Now we first try to ping the tunnel IP, in our example 10.0.0.1.
We also can see a new network interface by running
$ ifconfig dns0: flags=4305<UP,POINTOPOINT,RUNNING,NOARP,MULTICAST> mtu 1130 inet 10.0.0.2 netmask 255.255.255.0 destination 10.0.0.2 unspec 00-00-00-00-00-00-00-00-00-00-00-00-00-00-00-00 txqueuelen 500 (UNSPEC) RX packets 0 bytes 0 (0.0 B) RX errors 0 dropped 0 overruns 0 frame 0 TX packets 1 bytes 48 (48.0 B) TX errors 0 dropped 0 overruns 0 carrier 0 collisions 0 ...
Securing Our Connection
Please be aware that our connection over the DNS tunnel is not secure!

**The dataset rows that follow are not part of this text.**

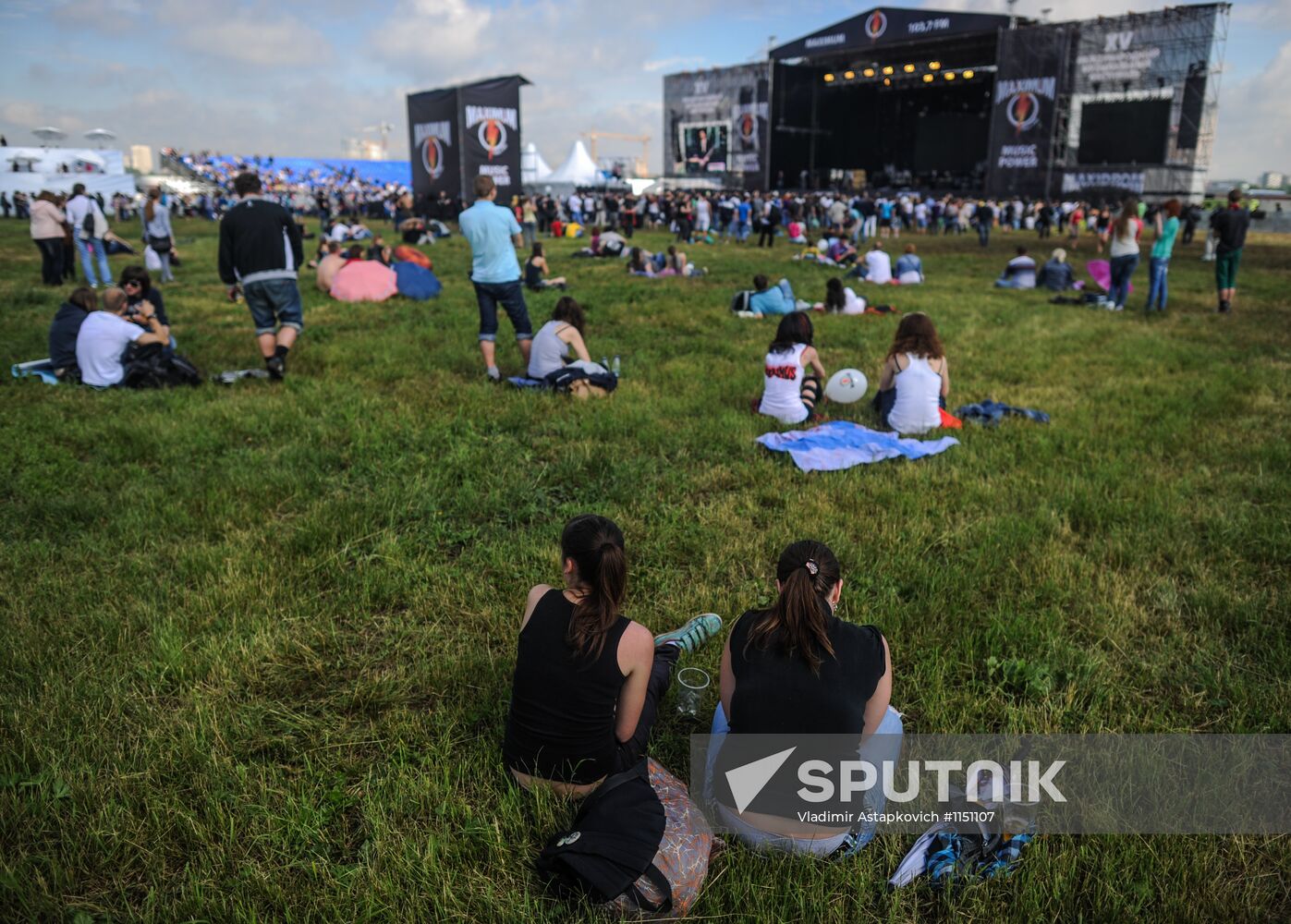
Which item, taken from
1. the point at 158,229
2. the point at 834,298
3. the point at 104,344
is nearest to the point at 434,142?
the point at 158,229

To solve that, use ssh over the tunnel.
The easiest way is to use
sshuttle. This tool uses a SSH connection,
and redirects traffic over that tunnel. We want to redirect all traffic,
except for the traffic that is already redirected to that tunnel.
sshuttle --dns -r email@example.com 0.0.0.0/0 -x 10.0.0.1
- –dns : forward local DNS requests to the remote DNS server
- -r firstname.lastname@example.org : SSH server to connect to and the username
- 0.0.0.0/0 : redirect all traffic through the SSH connection
- -x 10.0.0.1 : except the 10.0.0.1 IP
To test, I suggest you check it with a small, very small website. Or
better yet, use
curl. In this example
www.example.com is actually
a existing small website to retrieve:
Now we got a working internet connection! Although slow, very slow…
You can use iperf to see what the actual speed is.
------------------------------------------------------------ Server listening on TCP port 5001 TCP window size: 85.3 KByte (default) ------------------------------------------------------------ [ 4] local 10.0.0.1 port 5001 connected with 10.0.0.3 port 33032 [ ID] Interval Transfer Bandwidth [ 4] 0.0-22.6 sec 640 KBytes 231 Kbits/sec [ 5] local 10.0.0.1 port 5001 connected with 10.0.0.3 port 33034 [ 5] 0.0-25.7 sec 768 KBytes 245 Kbits/sec
As alternative for sshuttle, you can use the
-D options of SSH to
have an SOCKS proxy hosted at port 8080, so you can access the internet
via that proxy:
ssh -D 8080 email@example.com
Please note: DNS tunneling is also used by botnets, to contact their command and control server. So using this, might alarm some system administrator.